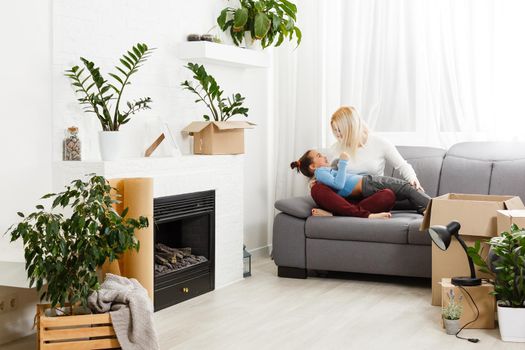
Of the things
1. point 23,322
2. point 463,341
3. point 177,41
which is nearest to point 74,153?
point 23,322

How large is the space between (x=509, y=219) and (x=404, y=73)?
2319 millimetres

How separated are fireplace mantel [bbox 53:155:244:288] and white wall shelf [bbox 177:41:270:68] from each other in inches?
26.1

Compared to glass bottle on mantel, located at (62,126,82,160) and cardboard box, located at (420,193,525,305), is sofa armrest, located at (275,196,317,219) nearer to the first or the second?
cardboard box, located at (420,193,525,305)

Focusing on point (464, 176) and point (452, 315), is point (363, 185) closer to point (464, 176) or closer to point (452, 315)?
point (464, 176)

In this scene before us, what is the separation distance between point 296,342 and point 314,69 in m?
3.03

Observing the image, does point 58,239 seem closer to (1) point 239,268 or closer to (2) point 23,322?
(2) point 23,322

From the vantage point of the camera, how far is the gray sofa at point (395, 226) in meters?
4.78

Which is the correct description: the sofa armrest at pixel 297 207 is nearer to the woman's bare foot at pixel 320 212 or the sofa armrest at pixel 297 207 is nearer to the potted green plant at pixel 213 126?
the woman's bare foot at pixel 320 212

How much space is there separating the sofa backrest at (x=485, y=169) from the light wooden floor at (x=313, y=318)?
2.50 feet

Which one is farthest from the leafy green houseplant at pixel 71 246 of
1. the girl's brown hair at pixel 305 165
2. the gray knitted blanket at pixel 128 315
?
the girl's brown hair at pixel 305 165

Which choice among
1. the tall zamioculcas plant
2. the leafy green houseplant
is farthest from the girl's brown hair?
the leafy green houseplant

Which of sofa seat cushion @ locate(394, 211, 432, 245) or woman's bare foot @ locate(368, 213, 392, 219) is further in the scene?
woman's bare foot @ locate(368, 213, 392, 219)

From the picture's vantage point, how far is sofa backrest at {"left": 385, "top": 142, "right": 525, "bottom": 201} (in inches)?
201

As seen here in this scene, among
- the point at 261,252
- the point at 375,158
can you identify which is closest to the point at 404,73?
the point at 375,158
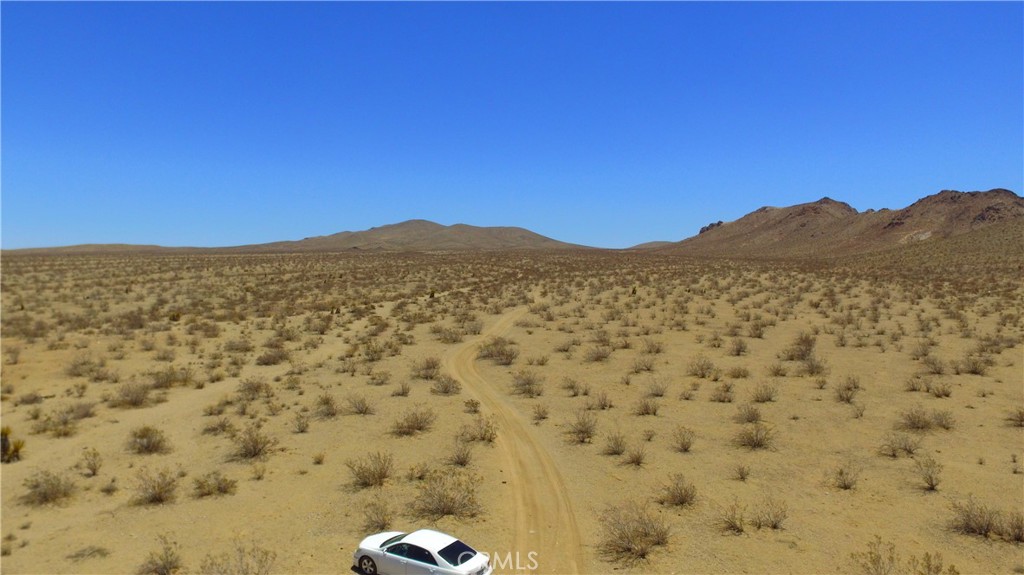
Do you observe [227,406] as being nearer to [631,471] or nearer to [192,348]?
[192,348]

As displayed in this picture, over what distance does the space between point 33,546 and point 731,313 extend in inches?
1128

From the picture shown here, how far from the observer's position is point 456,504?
9.18m

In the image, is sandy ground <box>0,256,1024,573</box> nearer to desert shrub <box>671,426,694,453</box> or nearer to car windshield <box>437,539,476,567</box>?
desert shrub <box>671,426,694,453</box>

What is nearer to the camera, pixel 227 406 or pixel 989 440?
pixel 989 440

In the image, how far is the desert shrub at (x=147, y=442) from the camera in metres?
11.7

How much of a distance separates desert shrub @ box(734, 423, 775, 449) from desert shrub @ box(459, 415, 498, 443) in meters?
5.31

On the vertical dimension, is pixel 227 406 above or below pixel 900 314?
below

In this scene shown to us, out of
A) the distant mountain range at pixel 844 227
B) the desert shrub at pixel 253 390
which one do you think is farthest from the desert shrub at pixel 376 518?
the distant mountain range at pixel 844 227

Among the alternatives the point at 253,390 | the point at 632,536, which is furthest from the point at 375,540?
the point at 253,390

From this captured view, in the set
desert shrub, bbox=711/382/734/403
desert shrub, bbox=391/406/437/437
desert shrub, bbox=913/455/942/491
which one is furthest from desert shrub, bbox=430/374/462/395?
desert shrub, bbox=913/455/942/491

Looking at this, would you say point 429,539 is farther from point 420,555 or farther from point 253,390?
point 253,390

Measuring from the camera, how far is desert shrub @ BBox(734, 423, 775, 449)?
38.4ft

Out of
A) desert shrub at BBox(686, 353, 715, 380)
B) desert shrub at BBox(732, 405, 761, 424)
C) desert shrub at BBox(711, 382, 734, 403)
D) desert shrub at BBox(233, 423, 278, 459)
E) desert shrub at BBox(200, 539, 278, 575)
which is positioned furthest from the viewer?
desert shrub at BBox(686, 353, 715, 380)

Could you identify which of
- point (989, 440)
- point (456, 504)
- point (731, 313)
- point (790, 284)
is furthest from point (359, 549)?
point (790, 284)
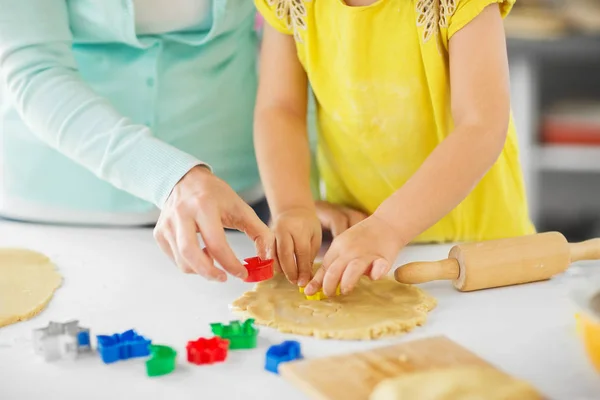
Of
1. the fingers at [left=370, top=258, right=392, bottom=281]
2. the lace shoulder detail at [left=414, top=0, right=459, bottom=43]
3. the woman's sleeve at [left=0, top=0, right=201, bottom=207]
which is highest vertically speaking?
the lace shoulder detail at [left=414, top=0, right=459, bottom=43]

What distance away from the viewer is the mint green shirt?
0.91 meters

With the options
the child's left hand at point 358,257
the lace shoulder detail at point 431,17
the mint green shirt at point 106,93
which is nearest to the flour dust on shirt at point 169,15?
the mint green shirt at point 106,93

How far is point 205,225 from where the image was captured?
2.46 ft

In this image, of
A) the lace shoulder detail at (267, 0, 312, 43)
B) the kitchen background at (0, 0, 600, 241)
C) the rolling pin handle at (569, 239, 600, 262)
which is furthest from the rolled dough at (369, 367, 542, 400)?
the kitchen background at (0, 0, 600, 241)

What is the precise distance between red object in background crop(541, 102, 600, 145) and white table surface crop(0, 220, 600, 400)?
1.38 m

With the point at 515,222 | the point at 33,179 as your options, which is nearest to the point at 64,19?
the point at 33,179

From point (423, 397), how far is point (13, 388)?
0.32 meters

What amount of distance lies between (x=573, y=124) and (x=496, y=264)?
59.8 inches

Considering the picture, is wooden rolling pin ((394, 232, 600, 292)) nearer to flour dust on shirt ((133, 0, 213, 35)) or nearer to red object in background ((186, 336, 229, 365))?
red object in background ((186, 336, 229, 365))

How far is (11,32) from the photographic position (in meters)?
0.95

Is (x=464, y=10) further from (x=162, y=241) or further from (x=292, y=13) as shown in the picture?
(x=162, y=241)

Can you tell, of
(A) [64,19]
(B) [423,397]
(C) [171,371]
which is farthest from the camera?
(A) [64,19]

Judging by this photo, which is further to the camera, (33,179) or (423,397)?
(33,179)

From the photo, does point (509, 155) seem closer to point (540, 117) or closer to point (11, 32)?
point (11, 32)
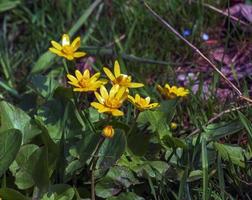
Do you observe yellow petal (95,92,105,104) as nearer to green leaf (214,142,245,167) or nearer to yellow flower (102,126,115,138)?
yellow flower (102,126,115,138)

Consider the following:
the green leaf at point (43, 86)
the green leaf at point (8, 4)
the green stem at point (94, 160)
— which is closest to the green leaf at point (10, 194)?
the green stem at point (94, 160)

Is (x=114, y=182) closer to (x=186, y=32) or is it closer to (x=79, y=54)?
(x=79, y=54)

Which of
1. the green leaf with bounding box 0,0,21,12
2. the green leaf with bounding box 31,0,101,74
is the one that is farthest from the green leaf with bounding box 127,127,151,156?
the green leaf with bounding box 0,0,21,12

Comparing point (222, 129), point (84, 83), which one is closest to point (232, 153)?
point (222, 129)

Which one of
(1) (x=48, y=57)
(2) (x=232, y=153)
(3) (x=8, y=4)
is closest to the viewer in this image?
(2) (x=232, y=153)

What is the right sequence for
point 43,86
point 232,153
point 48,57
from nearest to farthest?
point 232,153, point 43,86, point 48,57

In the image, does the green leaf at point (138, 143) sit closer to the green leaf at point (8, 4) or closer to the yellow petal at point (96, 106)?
the yellow petal at point (96, 106)

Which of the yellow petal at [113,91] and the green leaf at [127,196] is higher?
the yellow petal at [113,91]
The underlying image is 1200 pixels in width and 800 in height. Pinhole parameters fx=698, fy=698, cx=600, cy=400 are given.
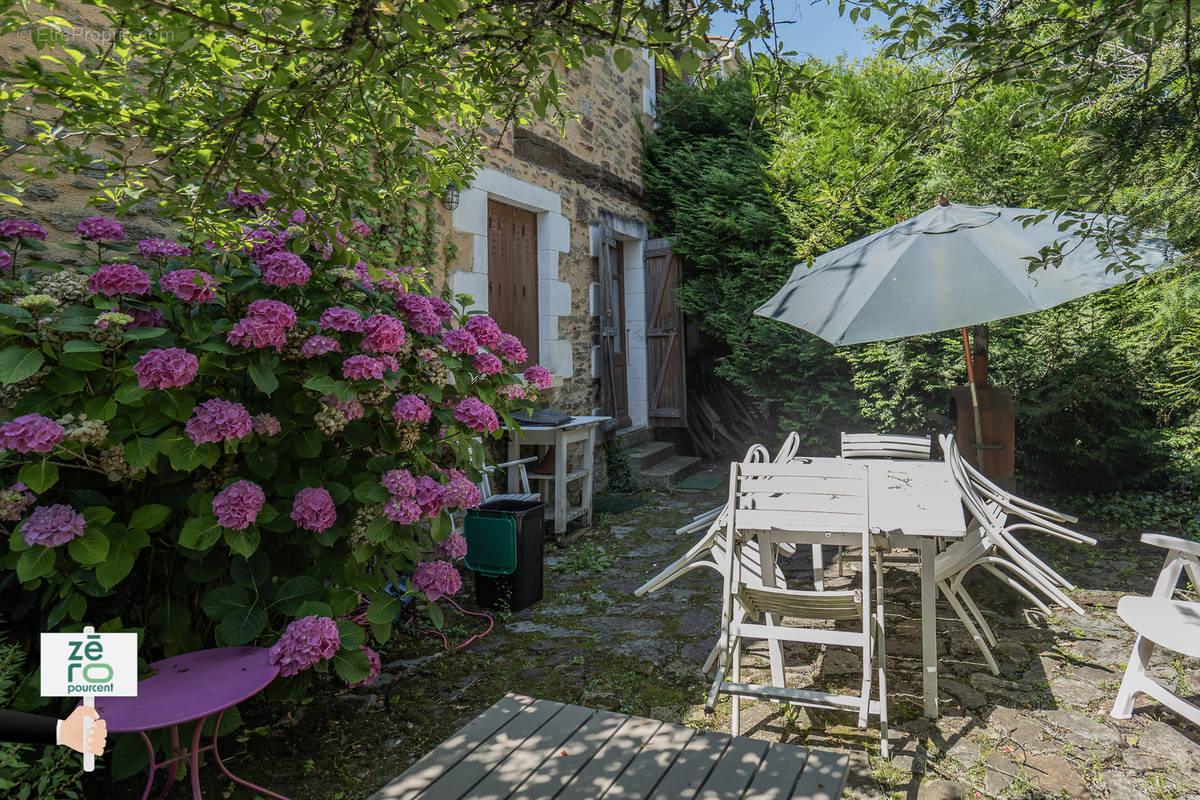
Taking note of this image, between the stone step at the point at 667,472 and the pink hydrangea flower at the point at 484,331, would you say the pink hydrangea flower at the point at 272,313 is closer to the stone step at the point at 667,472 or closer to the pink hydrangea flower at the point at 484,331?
the pink hydrangea flower at the point at 484,331

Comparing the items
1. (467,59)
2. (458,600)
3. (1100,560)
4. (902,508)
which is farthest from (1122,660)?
(467,59)

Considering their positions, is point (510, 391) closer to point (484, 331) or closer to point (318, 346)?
point (484, 331)

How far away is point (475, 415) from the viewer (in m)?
2.55

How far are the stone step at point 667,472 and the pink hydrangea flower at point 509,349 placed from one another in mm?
4349

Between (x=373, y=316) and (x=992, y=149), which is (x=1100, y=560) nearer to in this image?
(x=992, y=149)

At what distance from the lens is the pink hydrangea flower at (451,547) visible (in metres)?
2.68

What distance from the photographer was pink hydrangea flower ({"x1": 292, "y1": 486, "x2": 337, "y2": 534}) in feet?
7.17

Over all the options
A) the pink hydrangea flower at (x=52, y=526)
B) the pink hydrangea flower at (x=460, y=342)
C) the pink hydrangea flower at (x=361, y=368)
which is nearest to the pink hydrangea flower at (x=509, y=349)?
the pink hydrangea flower at (x=460, y=342)

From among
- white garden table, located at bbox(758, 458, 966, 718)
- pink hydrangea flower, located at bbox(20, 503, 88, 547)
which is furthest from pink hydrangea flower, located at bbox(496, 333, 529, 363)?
pink hydrangea flower, located at bbox(20, 503, 88, 547)

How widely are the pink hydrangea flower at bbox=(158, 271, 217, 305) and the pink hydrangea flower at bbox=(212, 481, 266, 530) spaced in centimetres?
58

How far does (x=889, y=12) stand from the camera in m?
1.90

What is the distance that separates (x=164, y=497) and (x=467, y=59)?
1.66 meters

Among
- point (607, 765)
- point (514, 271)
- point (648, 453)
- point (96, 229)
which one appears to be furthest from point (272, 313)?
point (648, 453)

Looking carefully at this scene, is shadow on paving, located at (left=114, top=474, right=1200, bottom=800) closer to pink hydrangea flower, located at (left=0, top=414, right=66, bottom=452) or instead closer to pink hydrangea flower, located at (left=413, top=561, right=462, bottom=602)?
pink hydrangea flower, located at (left=413, top=561, right=462, bottom=602)
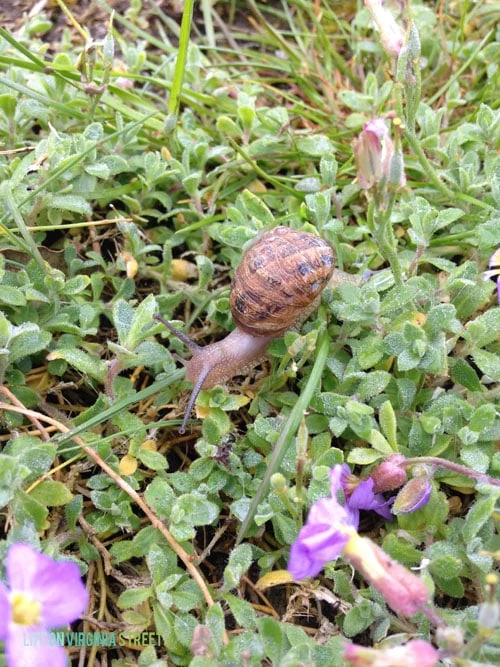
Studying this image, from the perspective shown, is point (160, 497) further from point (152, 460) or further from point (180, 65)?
point (180, 65)

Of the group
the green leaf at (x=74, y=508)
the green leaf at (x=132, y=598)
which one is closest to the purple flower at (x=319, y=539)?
the green leaf at (x=132, y=598)

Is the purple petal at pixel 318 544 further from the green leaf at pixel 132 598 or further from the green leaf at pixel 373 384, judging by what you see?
the green leaf at pixel 373 384

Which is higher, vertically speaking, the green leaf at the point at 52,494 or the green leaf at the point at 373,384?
the green leaf at the point at 373,384

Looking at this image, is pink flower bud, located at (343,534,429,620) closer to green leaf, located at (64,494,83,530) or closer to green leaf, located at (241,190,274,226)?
green leaf, located at (64,494,83,530)

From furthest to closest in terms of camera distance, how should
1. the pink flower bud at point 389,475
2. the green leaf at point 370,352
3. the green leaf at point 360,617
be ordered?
1. the green leaf at point 370,352
2. the pink flower bud at point 389,475
3. the green leaf at point 360,617

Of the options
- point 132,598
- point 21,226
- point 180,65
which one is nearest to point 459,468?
point 132,598

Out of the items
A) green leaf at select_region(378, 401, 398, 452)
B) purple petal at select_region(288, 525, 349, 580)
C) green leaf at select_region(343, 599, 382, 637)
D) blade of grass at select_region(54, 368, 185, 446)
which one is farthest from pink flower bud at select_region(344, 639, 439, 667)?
blade of grass at select_region(54, 368, 185, 446)
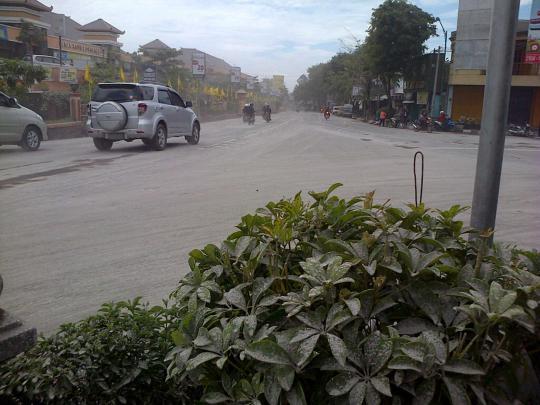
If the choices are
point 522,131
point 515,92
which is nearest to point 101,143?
point 522,131

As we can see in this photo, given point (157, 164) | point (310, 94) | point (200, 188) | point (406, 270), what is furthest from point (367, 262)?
point (310, 94)

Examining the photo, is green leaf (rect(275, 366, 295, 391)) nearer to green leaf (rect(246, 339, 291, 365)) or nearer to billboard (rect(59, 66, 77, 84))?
green leaf (rect(246, 339, 291, 365))

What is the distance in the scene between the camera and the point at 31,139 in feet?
42.5

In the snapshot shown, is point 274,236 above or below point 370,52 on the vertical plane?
below

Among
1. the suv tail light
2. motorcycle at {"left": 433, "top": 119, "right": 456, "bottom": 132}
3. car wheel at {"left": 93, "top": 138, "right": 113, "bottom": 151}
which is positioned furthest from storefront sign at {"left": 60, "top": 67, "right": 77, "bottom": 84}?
motorcycle at {"left": 433, "top": 119, "right": 456, "bottom": 132}

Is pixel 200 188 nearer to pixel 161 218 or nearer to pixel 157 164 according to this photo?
pixel 161 218

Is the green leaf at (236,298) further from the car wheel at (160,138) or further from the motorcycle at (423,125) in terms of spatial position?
the motorcycle at (423,125)

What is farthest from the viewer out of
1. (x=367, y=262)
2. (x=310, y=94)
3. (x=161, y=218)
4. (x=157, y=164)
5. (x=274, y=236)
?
(x=310, y=94)

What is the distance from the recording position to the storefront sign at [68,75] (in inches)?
791

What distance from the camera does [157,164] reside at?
10.9 m

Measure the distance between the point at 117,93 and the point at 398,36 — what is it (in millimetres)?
26570

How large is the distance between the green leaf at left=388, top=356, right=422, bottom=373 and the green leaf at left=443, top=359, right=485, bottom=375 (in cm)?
9

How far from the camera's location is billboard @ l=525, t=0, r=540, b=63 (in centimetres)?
2158

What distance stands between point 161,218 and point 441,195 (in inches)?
175
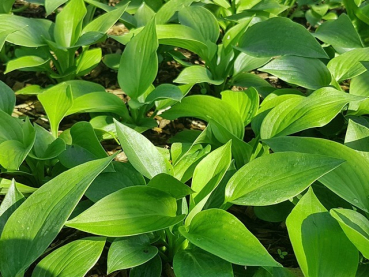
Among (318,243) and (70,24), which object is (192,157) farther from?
(70,24)

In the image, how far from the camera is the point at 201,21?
2.14 m

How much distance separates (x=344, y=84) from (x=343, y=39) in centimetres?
34

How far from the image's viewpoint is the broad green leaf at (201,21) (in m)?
2.12

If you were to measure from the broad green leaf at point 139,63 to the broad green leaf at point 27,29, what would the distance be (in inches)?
15.9

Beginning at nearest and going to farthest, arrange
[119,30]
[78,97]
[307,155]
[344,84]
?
[307,155] < [78,97] < [344,84] < [119,30]

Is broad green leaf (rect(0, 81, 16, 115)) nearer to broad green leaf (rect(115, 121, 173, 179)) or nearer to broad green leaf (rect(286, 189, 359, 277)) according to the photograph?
broad green leaf (rect(115, 121, 173, 179))

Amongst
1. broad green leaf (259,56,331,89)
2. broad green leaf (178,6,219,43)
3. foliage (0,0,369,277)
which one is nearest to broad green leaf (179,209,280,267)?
foliage (0,0,369,277)

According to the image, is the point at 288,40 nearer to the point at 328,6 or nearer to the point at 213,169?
the point at 213,169

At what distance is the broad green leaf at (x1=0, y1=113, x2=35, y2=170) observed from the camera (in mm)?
1453

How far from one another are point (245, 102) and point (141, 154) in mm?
495

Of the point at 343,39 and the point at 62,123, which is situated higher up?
the point at 343,39

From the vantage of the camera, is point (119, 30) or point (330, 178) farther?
point (119, 30)

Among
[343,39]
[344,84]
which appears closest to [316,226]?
[343,39]

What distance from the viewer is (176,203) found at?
136 centimetres
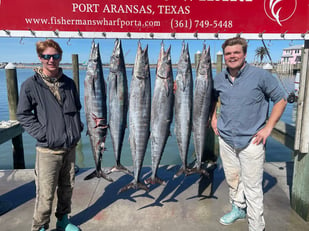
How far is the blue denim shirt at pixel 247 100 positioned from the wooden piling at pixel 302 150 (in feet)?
1.88

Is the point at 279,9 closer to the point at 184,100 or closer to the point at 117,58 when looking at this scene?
the point at 184,100

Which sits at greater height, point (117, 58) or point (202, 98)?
point (117, 58)

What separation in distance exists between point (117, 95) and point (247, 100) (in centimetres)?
140

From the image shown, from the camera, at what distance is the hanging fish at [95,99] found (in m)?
2.73

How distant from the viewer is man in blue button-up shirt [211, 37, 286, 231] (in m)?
2.50

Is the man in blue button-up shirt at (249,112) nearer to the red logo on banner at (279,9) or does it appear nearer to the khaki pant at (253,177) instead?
the khaki pant at (253,177)

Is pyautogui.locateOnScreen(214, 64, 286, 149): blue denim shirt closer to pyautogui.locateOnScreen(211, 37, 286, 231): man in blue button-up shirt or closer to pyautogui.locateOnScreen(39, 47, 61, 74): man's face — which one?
pyautogui.locateOnScreen(211, 37, 286, 231): man in blue button-up shirt

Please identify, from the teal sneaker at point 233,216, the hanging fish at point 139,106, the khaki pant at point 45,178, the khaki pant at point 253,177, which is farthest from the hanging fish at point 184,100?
the khaki pant at point 45,178

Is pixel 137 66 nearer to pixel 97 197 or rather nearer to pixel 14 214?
pixel 97 197

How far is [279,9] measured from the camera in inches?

**TASK DIRECTIONS**
Repeat the line containing "Is pyautogui.locateOnScreen(214, 64, 286, 149): blue" and all subsequent lines through the final line of the data, exactly and with no others.

**RESPONSE**
Is pyautogui.locateOnScreen(214, 64, 286, 149): blue denim shirt closer to pyautogui.locateOnScreen(211, 37, 286, 231): man in blue button-up shirt or closer to pyautogui.locateOnScreen(39, 47, 61, 74): man's face — which one?
pyautogui.locateOnScreen(211, 37, 286, 231): man in blue button-up shirt

Please identify, from the teal sneaker at point 233,216, the hanging fish at point 139,106, the khaki pant at point 45,178, the khaki pant at point 253,177, which is farthest from the hanging fish at point 184,100?
the khaki pant at point 45,178

Is pixel 137 66 nearer to pixel 97 197 or rather nearer to pixel 14 214?
pixel 97 197

How far is [279,9] measured from the camera in inches?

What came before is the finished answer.